In recognition of the students who dedicated long hours toward the University’s arts program, the Regis Center for Art is now displaying Bachelor of Fine Arts/ Bachelor of Arts Honors exhibitions that display 12 fine arts and two Bachelor of Arts works in the public spaces of the newly built Regis Center. The space was designed specifically to exhibit students’ work.
The 14 students’ artwork is exhibited throughout the two buildings to organize a representation of the long but worthwhile journey through the program.
The exhibit gives graduate students a chance to showcase their last piece of work under the University’s presence before entering the real world. The exhibition not only allows students a chance to advertise their work, but to voice the intentions of their art, which has been supported and strengthened by the University since the first day each student began here.
It is rare to see people who can fend off the dirty grips of consumerism and egoism and work to strengthen our society as a whole. This exhibit is proof that these people do exist.
Many of the students whose work is on display took this opportunity to explain their trajectory in art while others used the attention to make a stance on what they plan to accomplish with their art.
It might seem a little like a beauty pageant where everyone is rooting for world peace, but everyone else knows the real purpose.
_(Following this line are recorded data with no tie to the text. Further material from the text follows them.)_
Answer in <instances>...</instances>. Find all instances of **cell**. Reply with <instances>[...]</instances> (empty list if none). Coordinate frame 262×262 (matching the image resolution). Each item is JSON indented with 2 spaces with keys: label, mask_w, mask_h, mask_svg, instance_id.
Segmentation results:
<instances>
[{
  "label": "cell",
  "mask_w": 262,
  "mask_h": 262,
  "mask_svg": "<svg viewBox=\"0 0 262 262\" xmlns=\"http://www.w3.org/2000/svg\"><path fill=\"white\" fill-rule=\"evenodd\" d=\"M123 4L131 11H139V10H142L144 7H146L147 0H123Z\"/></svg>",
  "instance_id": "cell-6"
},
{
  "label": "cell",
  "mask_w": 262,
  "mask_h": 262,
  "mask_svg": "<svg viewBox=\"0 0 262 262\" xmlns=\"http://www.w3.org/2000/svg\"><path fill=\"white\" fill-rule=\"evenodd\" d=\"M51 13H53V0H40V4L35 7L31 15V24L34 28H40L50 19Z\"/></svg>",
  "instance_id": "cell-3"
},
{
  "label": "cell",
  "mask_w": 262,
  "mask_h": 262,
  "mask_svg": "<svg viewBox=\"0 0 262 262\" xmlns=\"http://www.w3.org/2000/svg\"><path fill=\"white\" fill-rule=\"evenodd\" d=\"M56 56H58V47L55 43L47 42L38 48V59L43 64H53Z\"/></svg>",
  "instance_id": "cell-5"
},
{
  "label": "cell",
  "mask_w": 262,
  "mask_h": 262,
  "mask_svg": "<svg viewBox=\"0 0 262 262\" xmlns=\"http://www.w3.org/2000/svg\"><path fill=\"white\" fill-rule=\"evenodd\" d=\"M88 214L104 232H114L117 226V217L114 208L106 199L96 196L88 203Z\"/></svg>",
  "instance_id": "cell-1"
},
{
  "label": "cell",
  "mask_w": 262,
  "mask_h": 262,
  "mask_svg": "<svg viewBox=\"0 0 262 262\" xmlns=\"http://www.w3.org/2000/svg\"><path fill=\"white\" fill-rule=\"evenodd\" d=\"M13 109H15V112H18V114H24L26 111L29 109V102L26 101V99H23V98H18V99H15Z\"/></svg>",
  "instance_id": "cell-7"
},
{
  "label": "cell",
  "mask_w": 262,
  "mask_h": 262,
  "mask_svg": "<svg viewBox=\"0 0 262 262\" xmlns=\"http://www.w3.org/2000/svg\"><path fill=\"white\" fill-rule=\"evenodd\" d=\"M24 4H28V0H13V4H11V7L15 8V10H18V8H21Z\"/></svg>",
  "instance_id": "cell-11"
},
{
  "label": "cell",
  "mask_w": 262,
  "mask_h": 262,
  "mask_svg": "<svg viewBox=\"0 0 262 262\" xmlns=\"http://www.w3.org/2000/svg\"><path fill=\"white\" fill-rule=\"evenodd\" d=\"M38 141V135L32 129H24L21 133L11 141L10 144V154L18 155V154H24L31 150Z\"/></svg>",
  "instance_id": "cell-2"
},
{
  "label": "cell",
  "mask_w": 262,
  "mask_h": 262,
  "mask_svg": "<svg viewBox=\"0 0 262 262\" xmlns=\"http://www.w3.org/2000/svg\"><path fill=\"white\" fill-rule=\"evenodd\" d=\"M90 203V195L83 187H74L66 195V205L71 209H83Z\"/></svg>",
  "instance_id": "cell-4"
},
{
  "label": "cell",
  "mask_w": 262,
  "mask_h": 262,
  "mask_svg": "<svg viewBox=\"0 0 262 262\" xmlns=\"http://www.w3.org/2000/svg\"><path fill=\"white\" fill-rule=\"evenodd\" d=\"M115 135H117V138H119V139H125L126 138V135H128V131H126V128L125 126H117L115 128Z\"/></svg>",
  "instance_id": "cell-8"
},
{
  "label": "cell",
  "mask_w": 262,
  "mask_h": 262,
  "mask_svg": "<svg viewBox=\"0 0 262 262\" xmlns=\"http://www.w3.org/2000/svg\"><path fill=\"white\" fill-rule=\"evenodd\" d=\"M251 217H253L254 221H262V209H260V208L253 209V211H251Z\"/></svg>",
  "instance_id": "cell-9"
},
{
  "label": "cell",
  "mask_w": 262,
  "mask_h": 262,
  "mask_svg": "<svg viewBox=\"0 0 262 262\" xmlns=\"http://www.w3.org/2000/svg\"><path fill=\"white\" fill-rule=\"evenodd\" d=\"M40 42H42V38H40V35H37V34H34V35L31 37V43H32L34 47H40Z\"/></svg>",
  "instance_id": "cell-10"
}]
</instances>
The contest is meant to make money by tempting audiences to stare aimlessly at the television in a quiet, passive statement of what is beautiful and what is not.
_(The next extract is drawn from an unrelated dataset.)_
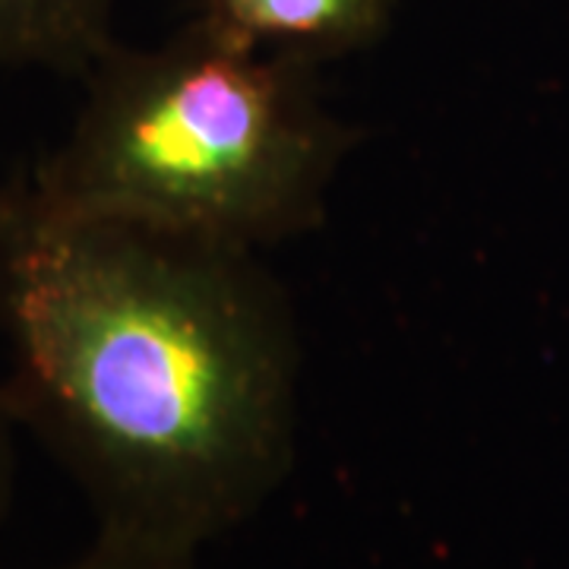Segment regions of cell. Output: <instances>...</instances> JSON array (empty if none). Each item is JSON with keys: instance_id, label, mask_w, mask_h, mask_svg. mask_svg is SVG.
<instances>
[{"instance_id": "2", "label": "cell", "mask_w": 569, "mask_h": 569, "mask_svg": "<svg viewBox=\"0 0 569 569\" xmlns=\"http://www.w3.org/2000/svg\"><path fill=\"white\" fill-rule=\"evenodd\" d=\"M29 174L48 203L260 253L326 222L361 133L320 67L193 13L152 48L114 41Z\"/></svg>"}, {"instance_id": "3", "label": "cell", "mask_w": 569, "mask_h": 569, "mask_svg": "<svg viewBox=\"0 0 569 569\" xmlns=\"http://www.w3.org/2000/svg\"><path fill=\"white\" fill-rule=\"evenodd\" d=\"M399 0H193V13L257 48L323 67L373 48Z\"/></svg>"}, {"instance_id": "5", "label": "cell", "mask_w": 569, "mask_h": 569, "mask_svg": "<svg viewBox=\"0 0 569 569\" xmlns=\"http://www.w3.org/2000/svg\"><path fill=\"white\" fill-rule=\"evenodd\" d=\"M61 569H200V553L142 545L96 531V541L73 563Z\"/></svg>"}, {"instance_id": "6", "label": "cell", "mask_w": 569, "mask_h": 569, "mask_svg": "<svg viewBox=\"0 0 569 569\" xmlns=\"http://www.w3.org/2000/svg\"><path fill=\"white\" fill-rule=\"evenodd\" d=\"M17 433L20 425L10 411V402L0 387V519L7 512L10 493H13V468H17Z\"/></svg>"}, {"instance_id": "1", "label": "cell", "mask_w": 569, "mask_h": 569, "mask_svg": "<svg viewBox=\"0 0 569 569\" xmlns=\"http://www.w3.org/2000/svg\"><path fill=\"white\" fill-rule=\"evenodd\" d=\"M0 380L102 535L200 553L282 488L301 339L260 253L0 183Z\"/></svg>"}, {"instance_id": "4", "label": "cell", "mask_w": 569, "mask_h": 569, "mask_svg": "<svg viewBox=\"0 0 569 569\" xmlns=\"http://www.w3.org/2000/svg\"><path fill=\"white\" fill-rule=\"evenodd\" d=\"M118 0H0V67L86 77L114 48Z\"/></svg>"}]
</instances>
It is a slow, yet steady process of defining standards.
But the artists in this show mean to make more of the exhibit than simple visual appeal. There is real intent and real initiative in the pieces as an inspection reveals.
Philip Gleason is the creator of the sculptures that meet your eyes the minute you step into the main block at the Regis Center.
“My work can be considered a response to or commenting on (people’s apathy about their own behavior) though media,” Gleason said in an explanation of his pieces.
Gleason said he hopes he can bring people to question themselves and their ignorance toward the standards created by society through his work.
Sharon Rockham, with her amazing piece that consists of 18 castings of pregnant women, said she hopes to state the relationship between hope and peace and also between life and future generations.
The use of symbols and indexes in her “Labor of Love” is meant to force people to see her own hope for peace for children of the future.
The art show of the students’ work has made a point to show the University’s support for creative minds and for minds that worry not about what problems artists suffer, but what problems our society suffers. Maybe through this realization we can someday achieve a little peace in this bloodbath world – something we all hope for, but often forget.